STF ARE 1393587 AgR
TRIBUTÁRIOAGRAVO INTERNO. RECURSO EXTRAORDINÁRIO COM AGRAVO. PENSÃO POR MORTE. INCONSTITUCIONALIDADE DA LEI 15.150/2005 DE GOIÁS. ADI 4.639/2015. MODULAÇÃO DE EFEITOS: INAPLICABILIDADE AO CASO CONCRETO. REGÊNCIA DA LEI VIGENTE AO TEMPO DO ÓBITO DO INSTITUIDOR DA PENSÃO.
1. O Plenário desta SUPREMA CORTE no julgamento da ADI 4.639/GO (Rel. Min. TEORI ZAVASCKI, DJe de 8/4/2015), declarou a inconstitucionalidade da Lei 15.150/2005 do Estado do Goiás.
2. Houve a modulação dos efeitos do julgado para ressalvar os direitos dos agentes que, até a data da publicação da ata deste julgamento, já houvessem reunido os requisitos necessários para obter os correspondentes benefícios de aposentadoria ou pensão.
3. Entretanto, na hipótese dos autos, o óbito da instituidora do benefício ocorreu 14/9/2018 - posteriormente à publicação do julgamento da ADI 4.639, em 8/4/2015.
4. Assim, considerando que as regras aplicáveis para concessão da pensão por morte são as vigentes à época do óbito do instituidor, não se aplica, ao caso, a modulação dos efeitos do julgado da referida ADI.
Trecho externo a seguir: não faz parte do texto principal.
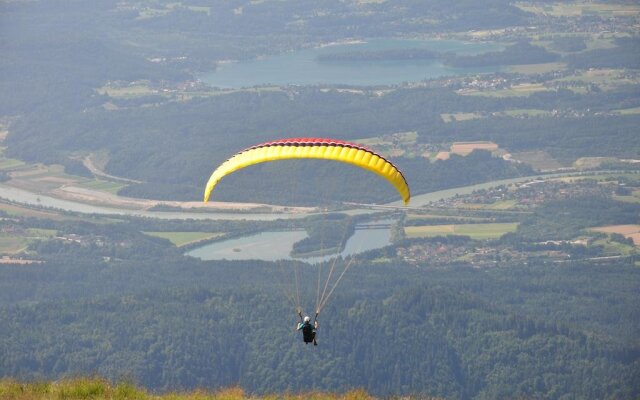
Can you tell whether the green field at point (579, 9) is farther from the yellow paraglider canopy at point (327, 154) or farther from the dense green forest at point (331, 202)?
the yellow paraglider canopy at point (327, 154)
5. Agravo Interno a que se nega provimento. Na forma do art. 1.021, §§ 4º e 5º, do Código de Processo Civil de 2015, em caso de votação unânime, fica condenado o agravante a pagar ao agravado multa de um por cento do valor atualizado da causa, cujo depósito prévio passa a ser condição para a interposição de qualquer outro recurso (à exceção da Fazenda Pública e do beneficiário de gratuidade da justiça, que farão o pagamento ao final).